Requirement: Extract every line below that contains the word "headlight". Case counts.

----- Records for this task -----

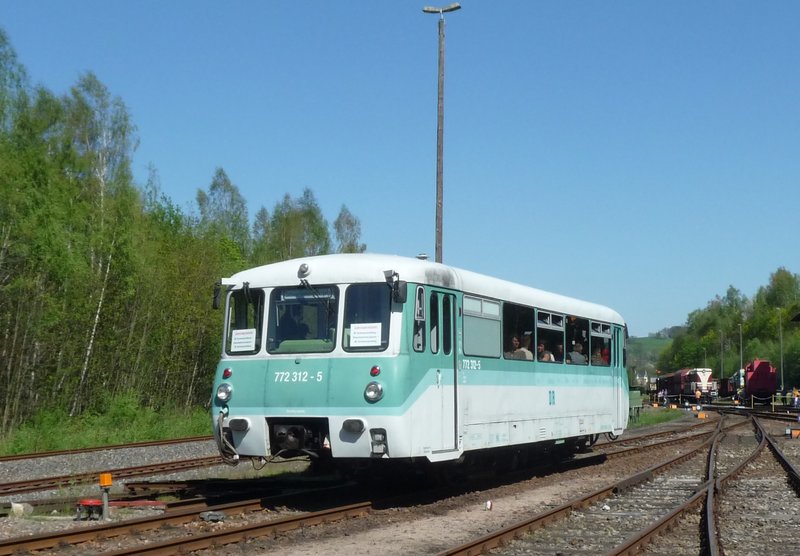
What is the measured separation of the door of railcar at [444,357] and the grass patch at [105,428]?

-----
----- Records for this task -----

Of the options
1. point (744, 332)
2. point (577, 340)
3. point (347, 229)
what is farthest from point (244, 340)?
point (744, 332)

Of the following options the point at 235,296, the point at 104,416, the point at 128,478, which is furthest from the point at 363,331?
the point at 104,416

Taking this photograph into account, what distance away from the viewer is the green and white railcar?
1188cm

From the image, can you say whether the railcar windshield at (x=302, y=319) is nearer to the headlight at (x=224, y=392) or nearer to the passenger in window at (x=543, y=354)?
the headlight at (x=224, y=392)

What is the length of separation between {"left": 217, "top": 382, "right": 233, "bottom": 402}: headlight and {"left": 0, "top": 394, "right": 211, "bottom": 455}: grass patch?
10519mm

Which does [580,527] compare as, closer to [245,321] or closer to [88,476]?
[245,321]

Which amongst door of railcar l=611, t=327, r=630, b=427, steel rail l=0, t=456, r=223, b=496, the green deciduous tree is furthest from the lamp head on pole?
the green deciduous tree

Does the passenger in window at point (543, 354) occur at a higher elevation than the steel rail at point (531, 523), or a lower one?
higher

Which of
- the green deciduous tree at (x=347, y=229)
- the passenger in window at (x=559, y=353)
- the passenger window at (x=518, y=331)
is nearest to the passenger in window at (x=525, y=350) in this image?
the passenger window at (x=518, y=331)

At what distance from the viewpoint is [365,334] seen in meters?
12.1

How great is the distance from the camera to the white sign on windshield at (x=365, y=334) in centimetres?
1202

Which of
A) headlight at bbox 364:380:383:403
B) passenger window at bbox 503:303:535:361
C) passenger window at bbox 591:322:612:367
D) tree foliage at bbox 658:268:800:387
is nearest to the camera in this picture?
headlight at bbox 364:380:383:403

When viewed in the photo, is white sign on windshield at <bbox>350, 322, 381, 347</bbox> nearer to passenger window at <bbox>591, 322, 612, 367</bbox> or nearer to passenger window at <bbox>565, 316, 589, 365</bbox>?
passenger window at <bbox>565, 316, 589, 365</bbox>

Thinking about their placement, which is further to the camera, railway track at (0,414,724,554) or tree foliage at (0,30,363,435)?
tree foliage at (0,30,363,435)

-----
----- Records for this task -----

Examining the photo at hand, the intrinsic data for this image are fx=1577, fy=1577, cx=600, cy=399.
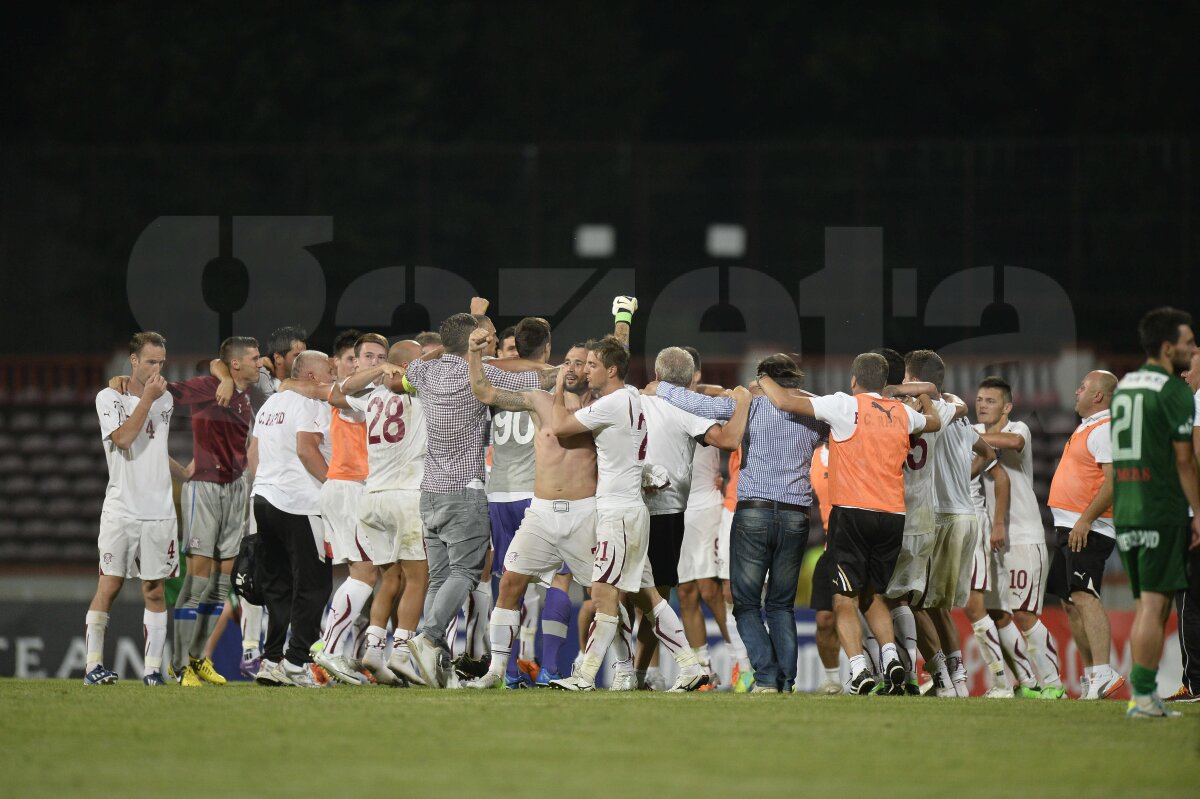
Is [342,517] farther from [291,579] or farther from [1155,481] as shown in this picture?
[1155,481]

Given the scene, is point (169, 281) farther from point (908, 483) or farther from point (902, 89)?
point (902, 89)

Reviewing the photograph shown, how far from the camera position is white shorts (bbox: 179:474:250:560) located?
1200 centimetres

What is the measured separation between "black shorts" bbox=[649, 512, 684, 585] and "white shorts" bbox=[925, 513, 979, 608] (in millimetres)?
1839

-----

Expected answer:
From the image, can you say whether the railcar windshield at (x=302, y=319) is nearer to the headlight at (x=224, y=392) or nearer to the passenger in window at (x=543, y=354)?
the headlight at (x=224, y=392)
What is the length of separation between {"left": 217, "top": 382, "right": 233, "bottom": 402}: headlight and {"left": 0, "top": 394, "right": 211, "bottom": 455}: grass patch?
A) headlight at bbox 364:380:383:403
headlight at bbox 364:380:383:403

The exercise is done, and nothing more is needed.